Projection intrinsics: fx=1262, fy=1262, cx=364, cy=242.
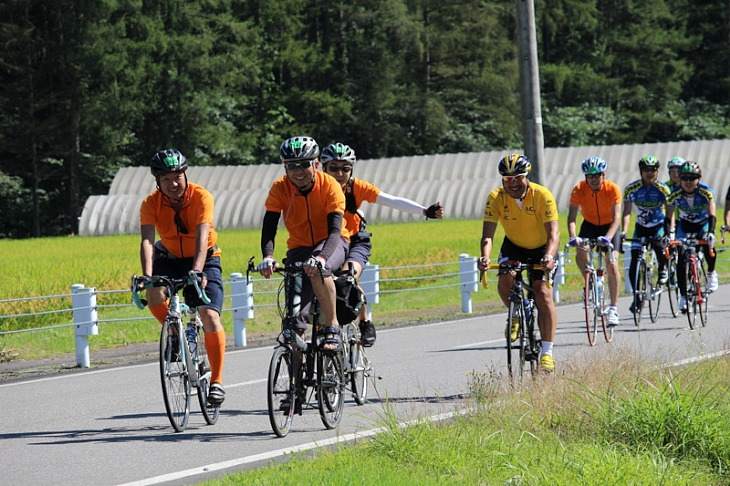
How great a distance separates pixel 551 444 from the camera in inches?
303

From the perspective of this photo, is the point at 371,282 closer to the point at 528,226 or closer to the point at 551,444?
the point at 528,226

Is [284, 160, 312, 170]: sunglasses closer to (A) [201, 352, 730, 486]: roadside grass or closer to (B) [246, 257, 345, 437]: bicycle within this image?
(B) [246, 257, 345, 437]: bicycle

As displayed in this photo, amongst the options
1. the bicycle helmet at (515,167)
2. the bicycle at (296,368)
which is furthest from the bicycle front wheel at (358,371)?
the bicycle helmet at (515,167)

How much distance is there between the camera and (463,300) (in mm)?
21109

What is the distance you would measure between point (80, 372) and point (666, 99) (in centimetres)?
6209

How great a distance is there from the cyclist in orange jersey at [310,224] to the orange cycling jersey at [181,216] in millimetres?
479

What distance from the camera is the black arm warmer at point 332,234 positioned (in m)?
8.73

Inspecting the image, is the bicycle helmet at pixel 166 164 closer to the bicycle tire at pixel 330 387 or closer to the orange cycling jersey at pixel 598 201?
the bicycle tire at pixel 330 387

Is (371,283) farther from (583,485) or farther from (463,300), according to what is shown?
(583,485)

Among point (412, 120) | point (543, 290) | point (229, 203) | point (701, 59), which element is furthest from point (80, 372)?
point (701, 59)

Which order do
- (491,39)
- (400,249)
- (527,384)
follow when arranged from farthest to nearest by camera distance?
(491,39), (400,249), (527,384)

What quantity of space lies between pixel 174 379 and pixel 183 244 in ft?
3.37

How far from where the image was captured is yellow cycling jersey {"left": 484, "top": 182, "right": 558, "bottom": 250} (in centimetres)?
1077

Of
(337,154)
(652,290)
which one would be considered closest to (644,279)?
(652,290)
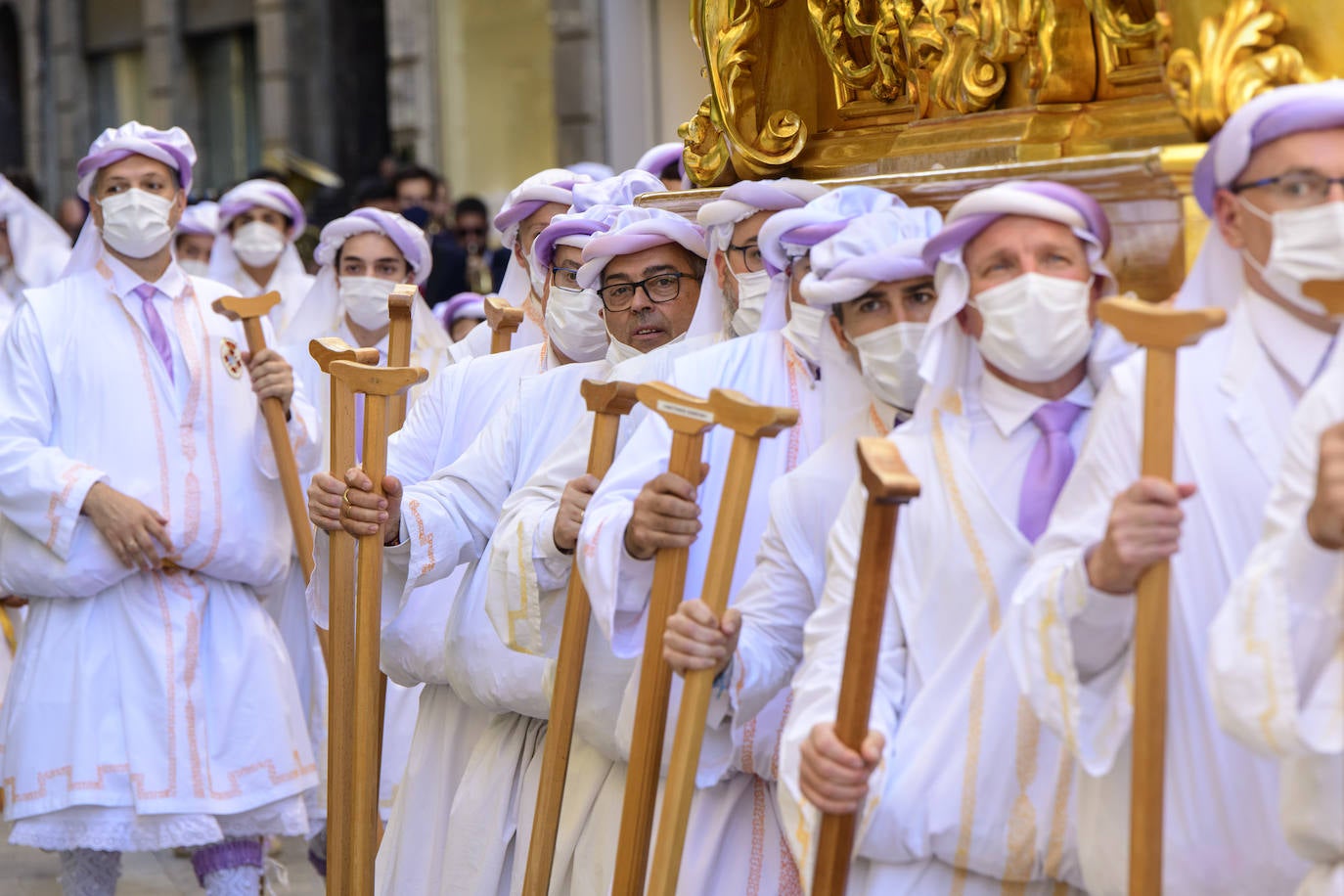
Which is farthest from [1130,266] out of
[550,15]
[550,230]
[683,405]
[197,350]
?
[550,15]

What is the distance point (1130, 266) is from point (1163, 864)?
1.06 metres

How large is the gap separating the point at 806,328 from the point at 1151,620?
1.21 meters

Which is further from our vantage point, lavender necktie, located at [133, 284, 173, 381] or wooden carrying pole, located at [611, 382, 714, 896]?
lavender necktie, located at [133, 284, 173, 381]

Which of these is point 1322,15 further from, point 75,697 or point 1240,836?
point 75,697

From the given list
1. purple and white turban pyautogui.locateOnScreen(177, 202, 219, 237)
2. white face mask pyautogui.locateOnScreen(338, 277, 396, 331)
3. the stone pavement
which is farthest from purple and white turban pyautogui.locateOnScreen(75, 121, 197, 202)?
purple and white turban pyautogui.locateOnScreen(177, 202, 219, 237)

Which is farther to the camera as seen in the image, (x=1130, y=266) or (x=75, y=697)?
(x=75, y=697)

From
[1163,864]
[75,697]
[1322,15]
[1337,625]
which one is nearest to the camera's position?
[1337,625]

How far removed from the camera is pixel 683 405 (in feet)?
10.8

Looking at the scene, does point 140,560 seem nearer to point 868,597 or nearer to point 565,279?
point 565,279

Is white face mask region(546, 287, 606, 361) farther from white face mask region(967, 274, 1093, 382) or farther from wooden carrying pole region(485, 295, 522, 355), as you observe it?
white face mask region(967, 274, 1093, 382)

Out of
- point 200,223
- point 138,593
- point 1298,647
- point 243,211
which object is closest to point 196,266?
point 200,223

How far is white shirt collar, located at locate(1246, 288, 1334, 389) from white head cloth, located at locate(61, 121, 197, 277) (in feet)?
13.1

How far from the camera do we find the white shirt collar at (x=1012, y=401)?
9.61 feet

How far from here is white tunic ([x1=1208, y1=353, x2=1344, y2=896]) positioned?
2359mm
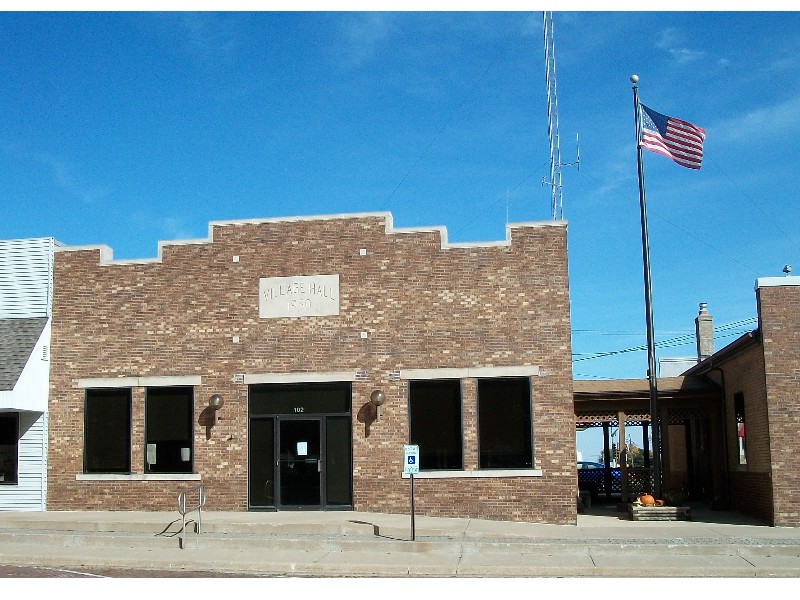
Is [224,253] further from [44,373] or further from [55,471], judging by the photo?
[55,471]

● **Given instruction**
Skip every picture and transcribe the data above exactly.

● **Solution to this exercise**
Projection intrinsics: fx=1262, fy=1262, cx=364, cy=242.
How great a distance separates pixel 551 444 from the camera in inches?
303

From the perspective of this photo, is the point at 371,282 closer to the point at 528,226 or closer to the point at 551,444?
the point at 528,226

Is [284, 160, 312, 170]: sunglasses closer to (A) [201, 352, 730, 486]: roadside grass or closer to (B) [246, 257, 345, 437]: bicycle within this image?
(B) [246, 257, 345, 437]: bicycle

As displayed in this photo, amongst the options
1. the bicycle helmet at (515,167)
2. the bicycle at (296,368)
which is furthest from the bicycle front wheel at (358,371)?
the bicycle helmet at (515,167)

How much distance is there between the camera and (463,300) (in mm)?
21109

What is the distance you would measure between point (80, 372) and point (666, 99) (in centimetres)?
6209

How great a distance is there from the cyclist in orange jersey at [310,224] to the orange cycling jersey at [181,216] in millimetres?
479

What distance from the camera is the black arm warmer at point 332,234 positioned (in m)?
8.73

Inspecting the image, is the bicycle helmet at pixel 166 164 closer to the bicycle tire at pixel 330 387 or closer to the orange cycling jersey at pixel 598 201?
the bicycle tire at pixel 330 387

Is (371,283) farther from (583,485) or farther from (463,300), according to what is shown?
(583,485)

Among point (412, 120) | point (543, 290) | point (229, 203) | point (701, 59), which element is furthest from point (80, 372)?
point (701, 59)

Which order do
- (491,39)
- (400,249)
- (527,384)
follow when arranged from farthest to nearest by camera distance?
(491,39), (400,249), (527,384)

What quantity of space lies between pixel 174 379 and pixel 183 244 in ft?
3.37

How far from where the image was captured is yellow cycling jersey {"left": 484, "top": 182, "right": 558, "bottom": 250} (in centimetres)?
1077

Of
(337,154)
(652,290)
which one would be considered closest to (644,279)?
(652,290)
Which is farthest from [1130,266] out of
[550,15]
[550,230]
[683,405]
[197,350]
?
[550,15]

What is the distance point (1130, 266) is from point (1163, 864)?
1.06 metres

How large is the gap separating the point at 806,328 from the point at 1151,620?
1.21 meters

Which is further from our vantage point, lavender necktie, located at [133, 284, 173, 381] or wooden carrying pole, located at [611, 382, 714, 896]?
lavender necktie, located at [133, 284, 173, 381]

Which of these is point 1322,15 further from, point 75,697 or point 1240,836?
point 75,697

From the given list
1. purple and white turban pyautogui.locateOnScreen(177, 202, 219, 237)
2. white face mask pyautogui.locateOnScreen(338, 277, 396, 331)
3. the stone pavement
which is farthest from purple and white turban pyautogui.locateOnScreen(75, 121, 197, 202)?
purple and white turban pyautogui.locateOnScreen(177, 202, 219, 237)

Which is farther to the camera as seen in the image, (x=1130, y=266) or (x=75, y=697)?
(x=75, y=697)

From
[1163,864]
[75,697]
[1322,15]
[1337,625]
which one is nearest to the camera's position?
[1337,625]

How far removed from the camera is pixel 683 405 (in feet)?
10.8

Looking at the scene, does point 140,560 seem nearer to point 868,597 or nearer to point 565,279?
point 565,279

Is white face mask region(546, 287, 606, 361) farther from white face mask region(967, 274, 1093, 382) or farther from wooden carrying pole region(485, 295, 522, 355), as you observe it?
white face mask region(967, 274, 1093, 382)

Out of
- point 200,223
- point 138,593
- point 1298,647
- point 243,211
which object is closest to point 196,266?
point 200,223

How far is white shirt collar, located at locate(1246, 288, 1334, 389) from white head cloth, located at locate(61, 121, 197, 277) (in feet)?
13.1

How far from the camera do we find the white shirt collar at (x=1012, y=401)?
9.61 feet

How far from here is white tunic ([x1=1208, y1=353, x2=1344, y2=896]) positioned?
2359mm
Is [224,253] further from [44,373] or further from [55,471], judging by the photo?
[55,471]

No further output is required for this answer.